Ma perché in Italia è tanto difficile fare le riforme e modernizzare il Paese? Colpa di Salvini o colpa dei Cinque Stelle e dei loro pregiudizi ideologici? Sì, certamente il conservatorismo di alcune forze politiche – che offrono una lettura surreale dello stato del Paese e che se ne infischiano dell’interesse generale, inseguendo solo il consenso elettorale a breve – conta eccome, ma non è tutto. In realtà, sotto l’avversione al nuovo di alcuni partiti c’è dell’altro: un blocco di interessi che ostacola il cambiamento, come si vide anche in occasione del referendum costituzionale del 2016, salvo ora dover sopportare le litanie tardive e spesso ipocrite di chi lamenta le distorsioni del rapporto tra Stato e Regioni, venute clamorosamente alla luce durante la gestione della pandemia.
Ma, uscendo dalle denunce generiche e perciò inutili, in un editoriale pubblicato giovedì scorso dal Corriere della Sera, l’illustre giurista e giudice costituzionale emerito Sabino Cassese non è andato tanto per il sottile e ha fatto nomi e cognomi delle forze che bloccano il rinnovamento del Paese. Con tanto di esempi.
“Elencare i titolari del potere di interdizione, oggi, in Italia, sarebbe lungo”, scrive Cassese, che però non si sottrae all’indicazione delle forze della conservazione. Dello schieramento che blocca il Paese “fanno parte i sindacati, che hanno sviluppato un atteggiamento esclusivamente rivendicazionistico”. E pensare che negli anni Settanta la Cgil di Lama e Trentin, la Cisl di Carniti e la Uil di Benvenuto guidavano la battaglia delle riforme: altri tempi e altri leader.
Ma oltre ai sindacati, Cassese mette sul banco degli imputati altre tre forze: “Il potere giudiziario, che confonde indipendenza con immunità e tutela della legittimità con cura della moralità”. Poi “la Corte dei Conti, che scambia il ruolo di guardiano della legalità con quello di guardiano delle proprie prerogative”, e infine “l’Autorità Anticorruzione, che ingigantisce il pericolo di corruzione per allargare ambito e intensità della propria azione”.

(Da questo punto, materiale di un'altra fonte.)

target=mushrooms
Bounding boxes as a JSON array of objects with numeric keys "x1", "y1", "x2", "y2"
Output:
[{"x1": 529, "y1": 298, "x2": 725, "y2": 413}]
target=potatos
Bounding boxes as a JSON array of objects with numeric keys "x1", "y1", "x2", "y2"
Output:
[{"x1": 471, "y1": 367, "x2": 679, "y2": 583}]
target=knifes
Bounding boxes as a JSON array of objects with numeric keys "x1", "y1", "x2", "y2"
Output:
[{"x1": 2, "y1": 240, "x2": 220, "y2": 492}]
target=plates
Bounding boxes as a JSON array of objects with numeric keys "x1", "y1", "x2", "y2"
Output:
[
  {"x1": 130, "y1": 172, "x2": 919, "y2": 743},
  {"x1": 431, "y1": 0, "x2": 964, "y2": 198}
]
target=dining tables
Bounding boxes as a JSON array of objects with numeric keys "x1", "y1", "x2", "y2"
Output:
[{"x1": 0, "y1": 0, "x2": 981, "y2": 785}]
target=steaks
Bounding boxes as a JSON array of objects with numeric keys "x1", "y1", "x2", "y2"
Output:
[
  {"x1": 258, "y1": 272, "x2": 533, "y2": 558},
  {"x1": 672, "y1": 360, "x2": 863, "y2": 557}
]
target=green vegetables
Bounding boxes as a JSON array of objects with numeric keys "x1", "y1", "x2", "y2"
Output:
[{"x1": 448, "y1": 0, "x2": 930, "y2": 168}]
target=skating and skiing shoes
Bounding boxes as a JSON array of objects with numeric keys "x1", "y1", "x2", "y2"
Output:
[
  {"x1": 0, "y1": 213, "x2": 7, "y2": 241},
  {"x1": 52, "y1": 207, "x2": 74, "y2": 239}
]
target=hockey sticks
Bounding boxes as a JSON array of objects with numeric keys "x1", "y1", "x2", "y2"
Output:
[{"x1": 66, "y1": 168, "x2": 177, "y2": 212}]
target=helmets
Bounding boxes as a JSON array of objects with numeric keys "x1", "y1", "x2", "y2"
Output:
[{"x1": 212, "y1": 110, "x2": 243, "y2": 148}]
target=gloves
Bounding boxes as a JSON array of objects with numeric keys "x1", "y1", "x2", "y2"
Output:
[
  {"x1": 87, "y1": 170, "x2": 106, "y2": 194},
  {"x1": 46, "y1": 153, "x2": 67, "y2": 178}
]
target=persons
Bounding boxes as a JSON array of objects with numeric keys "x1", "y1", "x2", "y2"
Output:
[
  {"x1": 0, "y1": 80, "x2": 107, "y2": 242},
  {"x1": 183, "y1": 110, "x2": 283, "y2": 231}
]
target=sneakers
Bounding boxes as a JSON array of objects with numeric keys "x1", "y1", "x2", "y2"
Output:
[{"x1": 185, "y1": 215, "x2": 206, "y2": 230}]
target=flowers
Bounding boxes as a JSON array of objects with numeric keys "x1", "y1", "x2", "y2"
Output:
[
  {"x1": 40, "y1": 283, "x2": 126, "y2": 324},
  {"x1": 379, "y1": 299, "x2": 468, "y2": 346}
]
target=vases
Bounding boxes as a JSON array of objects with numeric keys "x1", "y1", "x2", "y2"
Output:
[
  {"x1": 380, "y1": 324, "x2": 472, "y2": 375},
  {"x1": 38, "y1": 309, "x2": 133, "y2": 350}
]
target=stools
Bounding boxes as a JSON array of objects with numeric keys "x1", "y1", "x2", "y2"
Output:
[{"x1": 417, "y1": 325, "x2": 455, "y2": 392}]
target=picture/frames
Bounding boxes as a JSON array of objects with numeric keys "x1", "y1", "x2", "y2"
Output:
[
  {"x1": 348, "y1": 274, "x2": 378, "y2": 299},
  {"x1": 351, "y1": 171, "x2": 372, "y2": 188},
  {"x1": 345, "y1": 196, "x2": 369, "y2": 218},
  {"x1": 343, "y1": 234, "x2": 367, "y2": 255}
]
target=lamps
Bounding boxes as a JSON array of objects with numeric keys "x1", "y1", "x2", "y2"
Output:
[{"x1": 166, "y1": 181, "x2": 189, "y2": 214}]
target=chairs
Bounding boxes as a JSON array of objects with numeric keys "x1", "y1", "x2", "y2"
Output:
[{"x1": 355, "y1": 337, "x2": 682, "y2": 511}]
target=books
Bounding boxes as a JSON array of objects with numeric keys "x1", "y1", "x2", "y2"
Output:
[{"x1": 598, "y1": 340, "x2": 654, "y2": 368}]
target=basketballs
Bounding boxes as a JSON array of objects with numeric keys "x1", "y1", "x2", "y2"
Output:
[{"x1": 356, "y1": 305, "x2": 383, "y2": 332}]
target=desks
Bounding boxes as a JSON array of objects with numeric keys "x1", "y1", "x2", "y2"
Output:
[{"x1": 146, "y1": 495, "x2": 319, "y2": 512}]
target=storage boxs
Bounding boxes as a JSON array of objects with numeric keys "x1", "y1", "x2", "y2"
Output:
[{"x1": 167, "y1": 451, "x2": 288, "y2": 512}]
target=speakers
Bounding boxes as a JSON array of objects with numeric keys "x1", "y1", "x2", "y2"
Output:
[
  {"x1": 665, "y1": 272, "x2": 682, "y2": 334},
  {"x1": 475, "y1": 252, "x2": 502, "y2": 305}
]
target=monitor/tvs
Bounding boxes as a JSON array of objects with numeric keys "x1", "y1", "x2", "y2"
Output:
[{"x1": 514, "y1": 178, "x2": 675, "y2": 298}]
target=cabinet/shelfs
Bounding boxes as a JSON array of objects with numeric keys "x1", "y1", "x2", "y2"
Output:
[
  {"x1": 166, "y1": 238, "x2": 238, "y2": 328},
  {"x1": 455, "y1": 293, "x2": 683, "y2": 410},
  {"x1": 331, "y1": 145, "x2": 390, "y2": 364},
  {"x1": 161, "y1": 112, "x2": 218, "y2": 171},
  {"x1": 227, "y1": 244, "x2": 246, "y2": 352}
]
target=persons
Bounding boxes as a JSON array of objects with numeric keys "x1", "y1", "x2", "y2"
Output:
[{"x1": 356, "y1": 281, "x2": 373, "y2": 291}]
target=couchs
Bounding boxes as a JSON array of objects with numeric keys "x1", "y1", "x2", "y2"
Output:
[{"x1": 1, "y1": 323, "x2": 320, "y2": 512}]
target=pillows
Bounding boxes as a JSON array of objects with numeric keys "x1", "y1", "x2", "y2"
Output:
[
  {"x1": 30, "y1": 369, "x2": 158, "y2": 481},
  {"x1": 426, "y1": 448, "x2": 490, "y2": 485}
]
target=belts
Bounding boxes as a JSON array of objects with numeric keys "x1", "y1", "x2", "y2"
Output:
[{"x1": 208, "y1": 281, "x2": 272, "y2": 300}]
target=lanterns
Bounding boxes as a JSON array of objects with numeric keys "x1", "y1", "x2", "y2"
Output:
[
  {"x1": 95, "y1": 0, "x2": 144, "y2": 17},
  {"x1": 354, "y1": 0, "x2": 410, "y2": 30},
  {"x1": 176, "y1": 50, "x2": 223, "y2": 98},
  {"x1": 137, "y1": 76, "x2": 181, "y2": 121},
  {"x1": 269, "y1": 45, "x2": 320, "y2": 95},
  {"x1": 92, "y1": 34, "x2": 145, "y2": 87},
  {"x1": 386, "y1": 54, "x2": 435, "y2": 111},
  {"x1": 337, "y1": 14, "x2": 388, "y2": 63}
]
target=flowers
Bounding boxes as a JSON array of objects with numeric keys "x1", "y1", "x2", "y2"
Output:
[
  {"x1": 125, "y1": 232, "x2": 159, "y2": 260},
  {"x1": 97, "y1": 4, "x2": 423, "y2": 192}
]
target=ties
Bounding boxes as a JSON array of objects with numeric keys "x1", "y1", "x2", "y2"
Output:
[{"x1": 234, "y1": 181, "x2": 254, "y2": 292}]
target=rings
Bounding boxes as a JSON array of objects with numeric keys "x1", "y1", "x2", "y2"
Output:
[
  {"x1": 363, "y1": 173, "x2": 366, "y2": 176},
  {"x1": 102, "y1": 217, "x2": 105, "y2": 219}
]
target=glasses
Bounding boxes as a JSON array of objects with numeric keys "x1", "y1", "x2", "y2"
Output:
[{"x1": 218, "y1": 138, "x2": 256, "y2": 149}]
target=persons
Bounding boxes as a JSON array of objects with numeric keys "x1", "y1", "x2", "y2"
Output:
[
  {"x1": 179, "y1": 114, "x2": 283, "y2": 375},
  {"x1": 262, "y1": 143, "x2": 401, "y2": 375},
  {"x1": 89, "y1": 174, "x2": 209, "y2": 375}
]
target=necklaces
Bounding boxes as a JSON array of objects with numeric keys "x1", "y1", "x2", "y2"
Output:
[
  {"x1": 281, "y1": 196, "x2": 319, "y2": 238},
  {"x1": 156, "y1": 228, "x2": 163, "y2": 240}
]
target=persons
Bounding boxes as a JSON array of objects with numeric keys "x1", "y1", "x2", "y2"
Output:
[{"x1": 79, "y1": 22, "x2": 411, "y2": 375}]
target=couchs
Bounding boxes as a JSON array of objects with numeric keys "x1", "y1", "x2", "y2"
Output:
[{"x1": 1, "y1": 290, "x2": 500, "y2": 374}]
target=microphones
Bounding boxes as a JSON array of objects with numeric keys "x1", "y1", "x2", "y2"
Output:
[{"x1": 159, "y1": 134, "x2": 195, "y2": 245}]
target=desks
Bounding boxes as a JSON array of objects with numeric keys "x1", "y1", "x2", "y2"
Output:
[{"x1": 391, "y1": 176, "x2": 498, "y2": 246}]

“Ma se questo non si può modificare, quell’altro non si può fare, com’è possibile governare?”, si chiede giustamente Cassese. Ed è proprio questo che blocca il rinnovamento dell’Italia. Speriamo che, con il suo intelligente pragmatismo, il premier Mario Draghi trovi nelle prossime settimane lo spiraglio giusto per fare finalmente almeno tre o quattro riforme che l’Europa ci chiede e senza le quali difficilmente potrebbe decollare lo stesso Recovery Plan. Dopo l’accelerazione del piano di vaccinazioni e la riscrittura entro aprile del Recovery, le riforme più urgenti diventano il piatto forte della sfida rinnovatrice di SuperMario. Ma non per caso, in una recente intervista a FIRSTonlime l’ex leader socialista Claudio Martelli, pur spezzando una lancia a favore di Mario Draghi, avvertiva che “rilanciare l’Italia è più difficile che salvare l’euro”.